Immortal Combat, also known as Resort to Kill is a 1994 action film directed by Dan Neira.  The plot involves an East-meets-West buddy scenario, starring martial artist Sonny Chiba, wrestler Roddy Piper, Meg Foster and Tiny Lister.

Plot
An L.A. police officer (Roddy Piper) and an exchange officer from Asia (Sonny Chiba) became good friends. They are also reincarnated Mayan warriors. When their undercover drug operation at a high-end hotel fails, they are targeted by the products of an evil corporation, HybriCo run by Quinn (Meg Foster). Foster is known for producing invincible, ninja warriors for international distribution. An unstoppable monster named Lister causes mayhem for the heroes. Deron McBee, fresh off his stint as Malibu on American Gladiators plays the final heavy "Signature Killer."  It served an excellent audition for a later role in Mortal Kombat. And it turns out, if you behead them or burn them with fire, they are not so immortal.

§ **Input data**
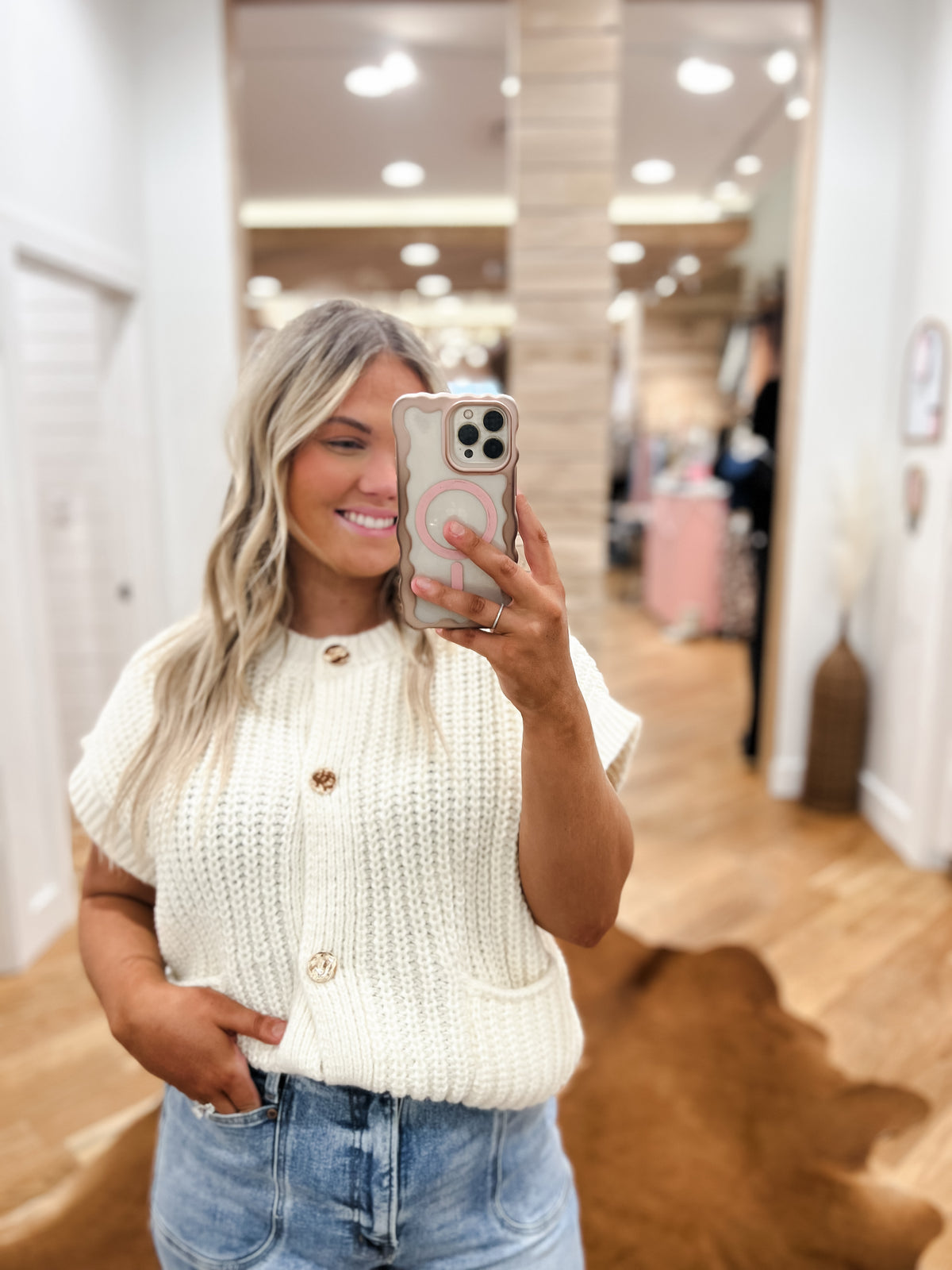 Ivory Golden Touch Cardigan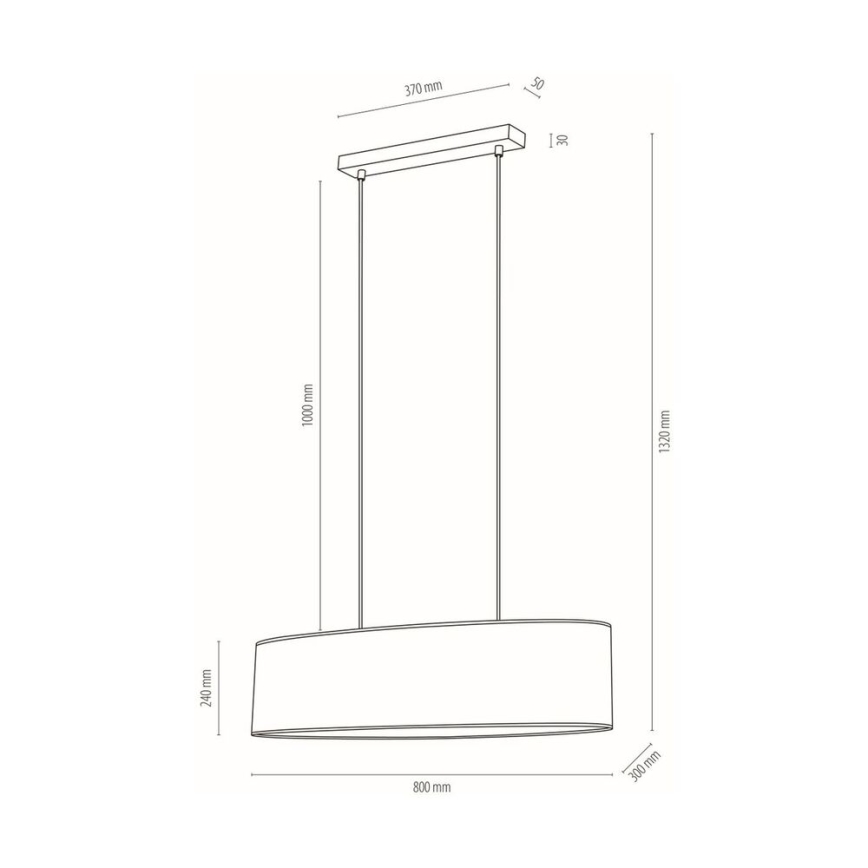 Schnur-Hängeleuchte BOHO 2xE27/40W/230V Eiche – FSC-zertifiziert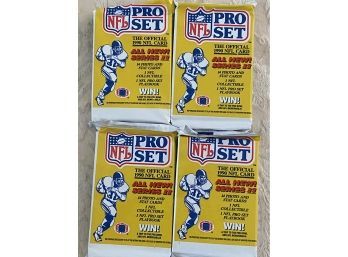 1990 Pro Set Football Wax Packs Lot Of 4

§ **Required tasks**
[1] In the Immortal Combat text, reproduce the passage from "Immortal Combat, also" up to and including "and Tiny Lister.".
[2] Translate this sentence from the Immortal Combat text into Spanish: "An L.A. police officer (Roddy Piper) and an exchange officer from Asia (Sonny Chiba) became good friends."

§ **Task-by-task solutions**
[1]
Immortal Combat, also known as Resort to Kill is a 1994 action film directed by Dan Neira.  The plot involves an East-meets-West buddy scenario, starring martial artist Sonny Chiba, wrestler Roddy Piper, Meg Foster and Tiny Lister.

[2] Un agente de policía de Los Ángeles (Roddy Piper) y un agente de intercambio procedente de Asia (Sonny Chiba) se hicieron buenos amigos.